Franz Kafka: A Solidão e o Absurdo em A Metamorfose

Classificado em Língua e literatura

Escrito em em português com um tamanho de 2,2 KB

Franz Kafka sentiu-se duplamente desprendido de tudo ao seu redor e concentrou toda a energia de sua vida em seus escritos. Um crítico alemão caracteriza bem essa condição com uma longa lista de incoerências: "Como um judeu, não fazia parte do mundo cristão; como judeu, não pertencia totalmente à comunidade judaica; como falante de alemão, não estava integrado entre os tchecos; como judeu de fala germânica, não fazia parte do círculo dos boêmios; como boêmio, não pertencia inteiramente à Áustria; como funcionário de uma empresa de seguros, não estava totalmente dentro da burguesia; como filho de pais burgueses, não pertencia à classe trabalhadora. Mas ele também não pertencia ao escritório, pois era, acima de tudo, um escritor."

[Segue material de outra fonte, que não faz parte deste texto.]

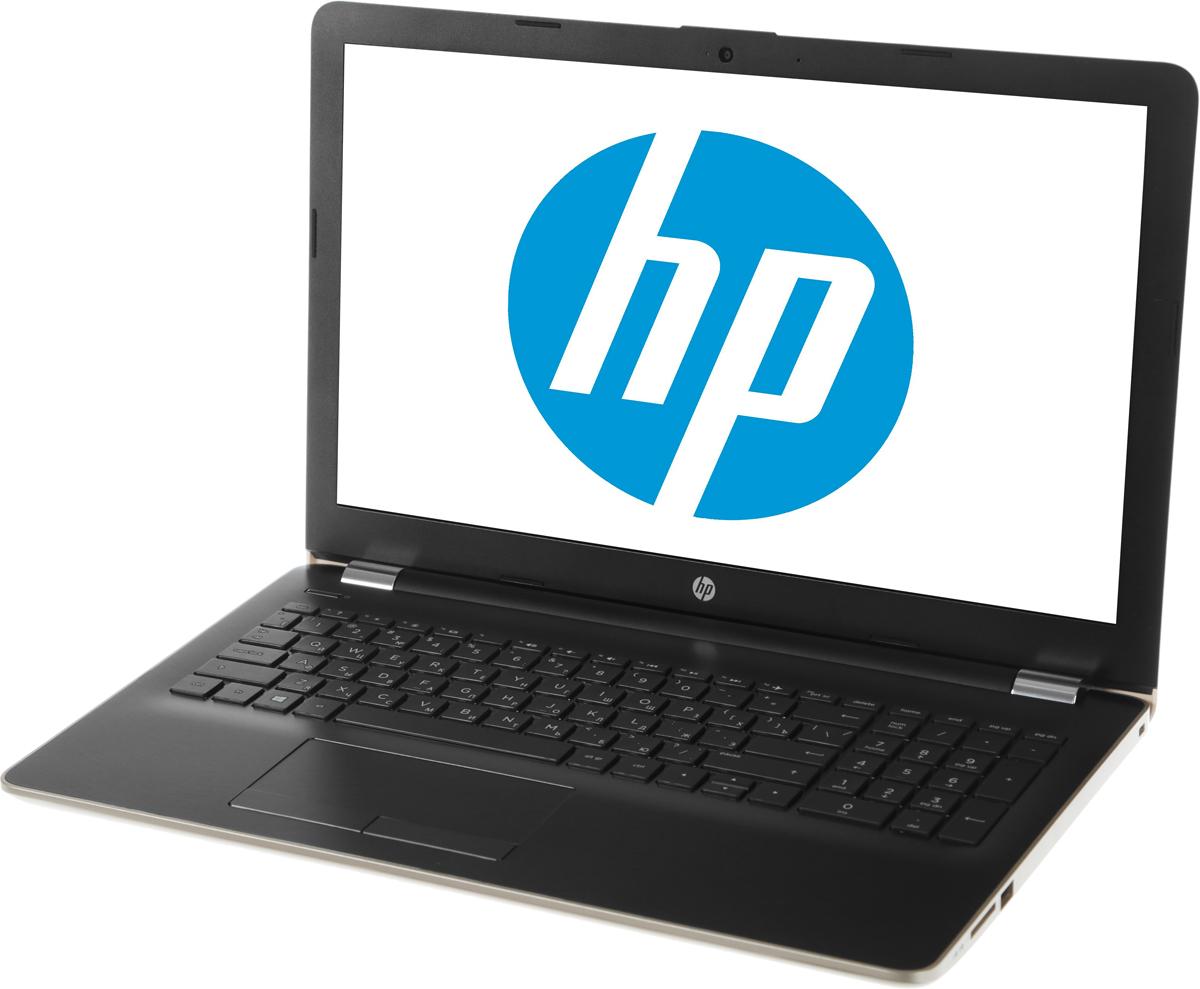 HP 15-bw507ur, Gold (2FM99EA)2FM99EAСтильный ноутбук HP 15-bw507ur, помимо выполнения повседневных задач, поможет вам оставаться на связи весь день. Благодаря неизменно высокой производительности и длительному времени работы от аккумулятора вы можете с комфортом пользоваться Интернетом, вести потоковое вещание и оставаться на связи с нужными людьми.Новейшие процессоры AMD обеспечивают неизменно высокую производительность, которая необходима для работы и развлечений. Надежность и долговечность ноутбука позволят легко выполнять все необходимые задачи.Развлекайтесь и оставайтесь на связи с друзьями и семьей благодаря превосходному дисплею HD (или Full HD в некоторых моделях) и камере HD в некоторых моделях. Кроме того, с этим ноутбуком ваши любимые музыка, фильмы и фотографии будут всегда с вами.Продуманная конструкция и замечательный дизайн этого ноутбука HP с дисплеем диагональю 39,6 см (15,6) идеально подойдут для вашего образа жизни. Изящное оформление, оригинальное покрытие и хромированное шарнирное крепление (на некоторых моделях) добавят немного цвета в будни.Полноразмерная клавиатура островного типа с цифровой клавишной панелью.Сенсорная панель с поддержкой технологии Multi-Touch.Точные характеристики зависят от модификации.Ноутбук сертифицирован EAC и имеет русифицированную клавиатуру и Руководство пользователя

Essas circunstâncias, combinadas com sua sensibilidade excepcional e constituição delicada — ele era obcecado pela magreza e pela saúde —, refletiram-se em sua obra. Praga, sua cidade natal, é o cenário perturbador de suas histórias. Além disso, em sua família, a figura paterna ocupava um papel central: um arquétipo de poder e autoridade que leva o filho a tentar imitar, desobedecer ou sucumbir (como em A Metamorfose).

Finalmente, foi fundamental seu trabalho como inspetor de seguros, que o obrigava a redigir relatórios técnicos detalhados sobre acidentes e mutilações. Isso influenciou o estilo kafkiano: uma escrita quase jurídica, seca, com uma visão implacável da burocracia, da papelada sem fim e do absurdo da justiça.

Análise de A Metamorfose

  • Personagens: Gregor Samsa (protagonista), o pai, a mãe, a irmã Grete, a empregada e os três inquilinos.
  • Espaço: A narrativa é subjetiva e ocorre quase inteiramente dentro da casa, já que Gregor não pode sair às ruas.
  • Temas: Frustração, culpa, ansiedade, solidão e a experiência de ser ameaçado por forças desconhecidas, incontroláveis e incompreensíveis.
  • Intenção do Autor: Kafka projeta em Gregor sua própria vida. A transformação de humano em inseto é uma metáfora para a depressão e o sofrimento vivenciado pelo autor desde a infância.